7.3 Pure Tones, Consonance and Dissonance
We briefly discussed the perception of consonance and dissonance of pure tones in Section 5.5. We stated that beat frequencies in the range of 10 – 50 Hz are annoying to the ear. We can now explain this in a bit more detail based on the structure of the ear that we developed in the last two sections.
Two pure tones played together:
Loudness. The first consequence of the Critical Bandwidth is on how the loudness of two tones is perceived. If two tones are within the critical bandwidth, the combination does not sound as loud as if they are separated by more than the CB:
If the two tones are quite separate in frequency, as much of the Basilar Membrane is activated as possible. However, if the CB of the tones overlap, a smaller part of the membrane is activated, and the two tones do not sound as loud. If the neurons are already firing in response to one tone, it does not help to have the other tone also trying to make them fire.

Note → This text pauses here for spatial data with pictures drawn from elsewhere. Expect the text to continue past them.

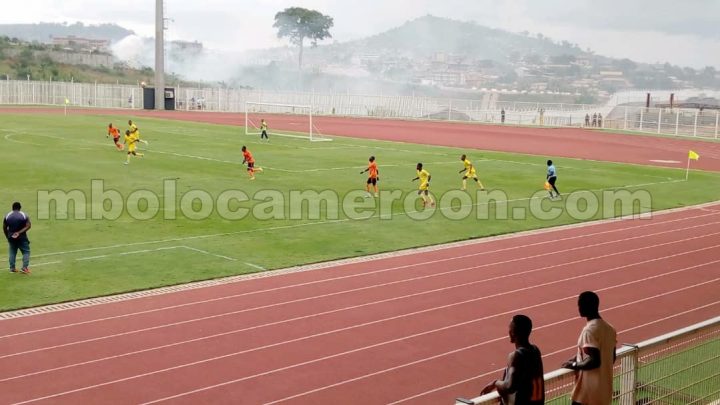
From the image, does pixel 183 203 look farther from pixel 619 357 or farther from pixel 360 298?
pixel 619 357

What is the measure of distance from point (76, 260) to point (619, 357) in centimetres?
1327

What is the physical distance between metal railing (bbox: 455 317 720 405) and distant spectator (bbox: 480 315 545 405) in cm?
13

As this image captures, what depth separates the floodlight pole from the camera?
8325 cm

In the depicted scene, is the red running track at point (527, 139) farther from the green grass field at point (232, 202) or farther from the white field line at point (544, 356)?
the white field line at point (544, 356)

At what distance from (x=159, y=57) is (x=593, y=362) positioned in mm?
80408

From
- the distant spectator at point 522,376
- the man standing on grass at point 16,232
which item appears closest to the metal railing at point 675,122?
the man standing on grass at point 16,232

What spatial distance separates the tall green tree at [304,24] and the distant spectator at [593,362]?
15047cm

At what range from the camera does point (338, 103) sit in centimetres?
8856

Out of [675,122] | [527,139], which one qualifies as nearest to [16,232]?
[527,139]

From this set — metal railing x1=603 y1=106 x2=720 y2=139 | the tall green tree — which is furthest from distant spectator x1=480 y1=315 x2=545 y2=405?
the tall green tree

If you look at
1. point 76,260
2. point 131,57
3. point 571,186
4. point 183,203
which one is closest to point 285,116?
point 571,186

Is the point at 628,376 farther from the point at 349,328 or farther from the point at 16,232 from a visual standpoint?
the point at 16,232

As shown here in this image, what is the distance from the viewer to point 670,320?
1460 centimetres

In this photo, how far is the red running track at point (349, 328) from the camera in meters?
10.9
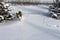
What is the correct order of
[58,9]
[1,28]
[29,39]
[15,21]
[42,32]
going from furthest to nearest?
[58,9]
[15,21]
[1,28]
[42,32]
[29,39]

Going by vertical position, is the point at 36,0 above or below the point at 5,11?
below

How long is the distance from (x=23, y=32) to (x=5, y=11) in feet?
6.87

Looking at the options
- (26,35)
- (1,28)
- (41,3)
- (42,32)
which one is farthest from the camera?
(41,3)

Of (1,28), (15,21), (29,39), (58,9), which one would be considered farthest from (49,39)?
(58,9)

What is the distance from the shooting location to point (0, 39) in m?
4.38

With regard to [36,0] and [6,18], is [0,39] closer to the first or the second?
[6,18]

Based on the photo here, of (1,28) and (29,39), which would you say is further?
(1,28)

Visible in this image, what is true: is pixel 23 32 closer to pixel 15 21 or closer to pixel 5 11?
pixel 15 21

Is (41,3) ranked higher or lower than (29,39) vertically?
lower

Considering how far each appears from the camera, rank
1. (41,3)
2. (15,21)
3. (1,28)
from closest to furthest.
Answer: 1. (1,28)
2. (15,21)
3. (41,3)

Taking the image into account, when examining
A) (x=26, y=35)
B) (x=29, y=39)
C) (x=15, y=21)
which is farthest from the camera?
(x=15, y=21)

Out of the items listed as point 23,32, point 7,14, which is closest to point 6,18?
point 7,14

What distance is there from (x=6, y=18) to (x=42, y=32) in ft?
7.35

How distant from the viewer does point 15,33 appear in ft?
16.3
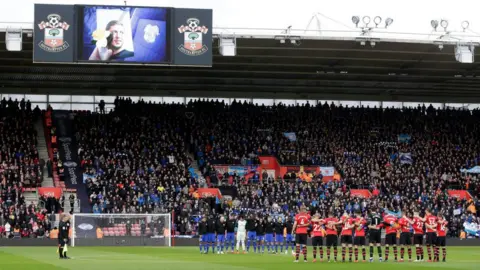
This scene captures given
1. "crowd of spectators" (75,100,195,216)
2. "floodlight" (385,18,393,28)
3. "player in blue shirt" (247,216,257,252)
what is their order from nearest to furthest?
"player in blue shirt" (247,216,257,252), "floodlight" (385,18,393,28), "crowd of spectators" (75,100,195,216)

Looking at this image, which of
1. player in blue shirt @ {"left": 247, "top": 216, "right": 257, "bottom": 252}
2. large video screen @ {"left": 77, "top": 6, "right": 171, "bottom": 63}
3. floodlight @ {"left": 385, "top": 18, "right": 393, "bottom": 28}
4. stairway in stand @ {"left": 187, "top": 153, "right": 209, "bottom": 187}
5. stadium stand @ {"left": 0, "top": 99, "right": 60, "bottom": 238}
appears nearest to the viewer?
player in blue shirt @ {"left": 247, "top": 216, "right": 257, "bottom": 252}

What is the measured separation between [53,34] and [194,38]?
765 centimetres

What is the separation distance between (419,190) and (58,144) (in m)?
25.0

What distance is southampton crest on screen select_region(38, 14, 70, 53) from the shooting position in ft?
164

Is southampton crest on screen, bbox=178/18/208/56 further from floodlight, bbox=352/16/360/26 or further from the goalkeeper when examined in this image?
the goalkeeper

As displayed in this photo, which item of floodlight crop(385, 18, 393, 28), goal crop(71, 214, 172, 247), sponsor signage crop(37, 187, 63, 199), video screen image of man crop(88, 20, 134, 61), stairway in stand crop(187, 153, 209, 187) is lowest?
goal crop(71, 214, 172, 247)

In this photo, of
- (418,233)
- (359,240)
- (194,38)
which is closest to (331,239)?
(359,240)

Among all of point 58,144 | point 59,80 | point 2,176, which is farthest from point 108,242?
point 59,80

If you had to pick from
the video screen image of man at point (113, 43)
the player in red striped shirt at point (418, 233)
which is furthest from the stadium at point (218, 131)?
the player in red striped shirt at point (418, 233)

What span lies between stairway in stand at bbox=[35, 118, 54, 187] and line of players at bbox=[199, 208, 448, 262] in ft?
58.0

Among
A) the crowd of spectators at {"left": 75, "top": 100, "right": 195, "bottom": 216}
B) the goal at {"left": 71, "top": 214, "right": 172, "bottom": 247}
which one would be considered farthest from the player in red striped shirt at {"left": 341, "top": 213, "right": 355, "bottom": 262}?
the crowd of spectators at {"left": 75, "top": 100, "right": 195, "bottom": 216}

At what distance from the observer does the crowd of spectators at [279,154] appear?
191 feet

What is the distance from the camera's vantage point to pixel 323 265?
101 feet

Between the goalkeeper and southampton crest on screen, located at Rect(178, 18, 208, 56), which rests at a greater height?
southampton crest on screen, located at Rect(178, 18, 208, 56)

Roughness. If tones are overlapping, there is a region on the Basilar Membrane where the neurons are trying to respond to both tones. The problem is that the neurons don’t know which frequency to follow. The neurons end up jumping back and forth between the two frequencies. This gives rises to a rough or unpleasant sensation. It also makes it hard to focus ones attention on just one of the two tones.

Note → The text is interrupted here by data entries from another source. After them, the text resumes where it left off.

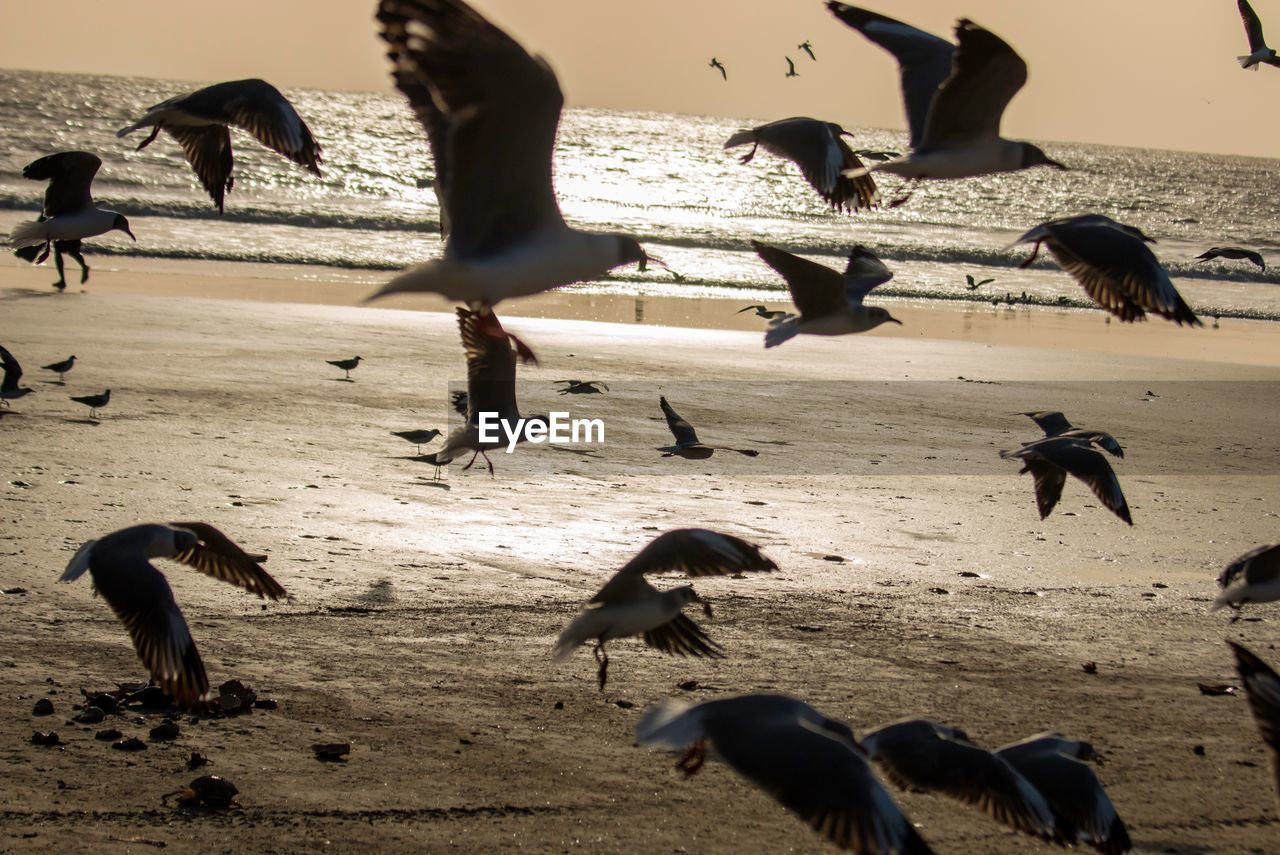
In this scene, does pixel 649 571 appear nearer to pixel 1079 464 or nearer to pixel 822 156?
pixel 822 156

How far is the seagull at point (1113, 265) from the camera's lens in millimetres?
5422

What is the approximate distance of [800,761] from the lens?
3.59 metres

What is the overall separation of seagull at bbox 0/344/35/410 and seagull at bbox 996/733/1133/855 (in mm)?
8150

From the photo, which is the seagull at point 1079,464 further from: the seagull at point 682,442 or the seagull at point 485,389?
the seagull at point 682,442

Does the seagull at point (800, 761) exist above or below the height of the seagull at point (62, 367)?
above

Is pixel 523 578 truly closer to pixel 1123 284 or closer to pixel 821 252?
pixel 1123 284

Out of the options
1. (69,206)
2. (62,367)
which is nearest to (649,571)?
(69,206)

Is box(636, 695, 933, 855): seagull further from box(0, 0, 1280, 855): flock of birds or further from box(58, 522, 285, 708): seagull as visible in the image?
box(58, 522, 285, 708): seagull

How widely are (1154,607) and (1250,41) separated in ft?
12.9

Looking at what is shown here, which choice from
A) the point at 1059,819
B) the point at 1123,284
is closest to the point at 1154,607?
the point at 1123,284

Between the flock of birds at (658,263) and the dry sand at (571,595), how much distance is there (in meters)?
0.44

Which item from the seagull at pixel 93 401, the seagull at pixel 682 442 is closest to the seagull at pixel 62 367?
the seagull at pixel 93 401

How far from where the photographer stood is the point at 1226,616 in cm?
744

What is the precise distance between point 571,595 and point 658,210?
129ft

Perception of two pure tones f1 and f2.
We are now in a position to analyze what two pure tones will sound like based on the difference of the two frequencies. If:
|f1 – f2| |
< 10 Hz. |
You hear a single pitch equal to the average frequency ½ (f1 + f2). However, you will also hear beats. |
|
> 15 Hz |
Still hear one tone, but brain can no longer follow the beat frequency. The Critical Bandwidths are overlapping so the neurons fire irregularly creating dissonance. A difference frequency of 30-40 Hz is the worst in terms of dissonance or roughness. |
|
> half step |
E.g. 60 Hz at 1000 Hz. You can begin to hear two separate tones, but the C.B.’s are still overlapping, so the tones are dissonant. |
|
> C.B. |
E.g. 190 Hz at 1000 Hz. Now, you hear two distinct tones and they sound consonant. You can also begin to hear a difference tone. |
Notice how the frequencies of the notes will affect the perception. The first distinctions, 10 Hz, 15, Hz and 30-40 Hz are absolute frequencies, and are independent of the frequencies of the individual notes. The last to conditions (> half step and > C.B.) are defined relative to the frequencies of the two notes. Thus, these conditions will apply differently for different ranges of frequencies.

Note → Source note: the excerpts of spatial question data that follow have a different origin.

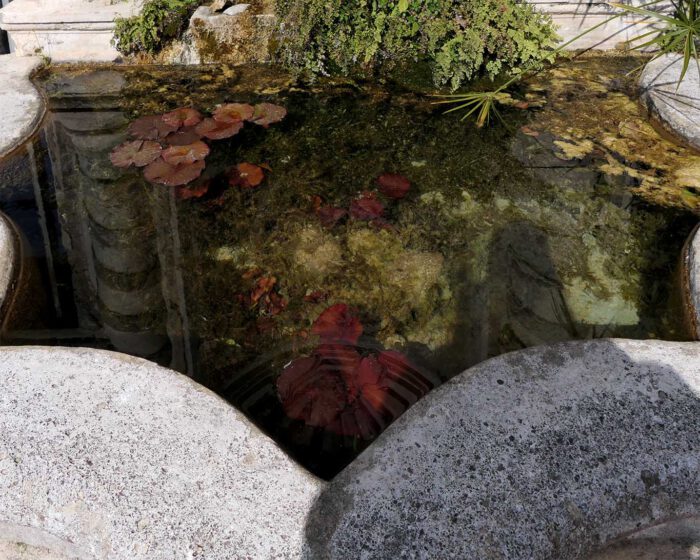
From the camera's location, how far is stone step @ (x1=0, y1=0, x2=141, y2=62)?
4.70 metres

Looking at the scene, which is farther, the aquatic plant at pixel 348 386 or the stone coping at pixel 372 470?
the aquatic plant at pixel 348 386

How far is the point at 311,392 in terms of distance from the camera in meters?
2.42

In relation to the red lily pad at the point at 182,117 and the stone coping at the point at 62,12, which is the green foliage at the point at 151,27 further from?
the red lily pad at the point at 182,117

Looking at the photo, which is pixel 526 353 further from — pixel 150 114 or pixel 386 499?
pixel 150 114

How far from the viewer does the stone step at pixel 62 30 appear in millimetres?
4703

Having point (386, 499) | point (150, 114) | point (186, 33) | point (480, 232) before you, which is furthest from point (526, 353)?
point (186, 33)

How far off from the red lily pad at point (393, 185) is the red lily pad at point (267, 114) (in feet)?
Result: 2.97

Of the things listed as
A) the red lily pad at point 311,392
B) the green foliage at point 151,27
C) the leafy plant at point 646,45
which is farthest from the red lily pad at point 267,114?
the red lily pad at point 311,392

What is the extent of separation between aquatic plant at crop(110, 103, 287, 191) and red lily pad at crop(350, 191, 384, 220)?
0.55 meters

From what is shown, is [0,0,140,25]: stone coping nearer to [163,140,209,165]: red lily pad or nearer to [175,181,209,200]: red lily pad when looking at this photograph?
[163,140,209,165]: red lily pad

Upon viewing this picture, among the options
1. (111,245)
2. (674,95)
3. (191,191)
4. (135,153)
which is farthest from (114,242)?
(674,95)

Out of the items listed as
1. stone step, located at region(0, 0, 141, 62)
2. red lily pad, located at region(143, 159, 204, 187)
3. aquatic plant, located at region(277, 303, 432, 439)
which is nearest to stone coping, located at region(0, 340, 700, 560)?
aquatic plant, located at region(277, 303, 432, 439)

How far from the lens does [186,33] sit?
480 cm

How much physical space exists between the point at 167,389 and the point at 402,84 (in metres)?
2.98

For example, consider a Perfect Fifth between C = 64 Hz and G = 96 Hz. Usually, the Perfect Fifth is considered to be a consonant interval, even with complex tones. However, the difference between these two frequencies is 32 Hz. This is in the range of dissonance. Thus, normally consonant intervals, when played at very low frequencies will sound dissonant. For this reason, composers rarely use a simple Perfect Fifth in the low range of a piano. Rather, they will use the interval of an Octave and a Perfect Fifth. Now, the notes would be C = 64 Hz, and G = 192 Hz. The difference frequency is 128 Hz, well within the range of consonance.
Difference tones:
Once the difference tone exceeds the lowest frequency that you can easily hear, the brain starts to interpret the beat frequency as a new note. For example, if one plays an A = 220 Hz and an E = 330 Hz, the difference tone is at 110 Hz, and it will sound like another note is being played an Octave below the A.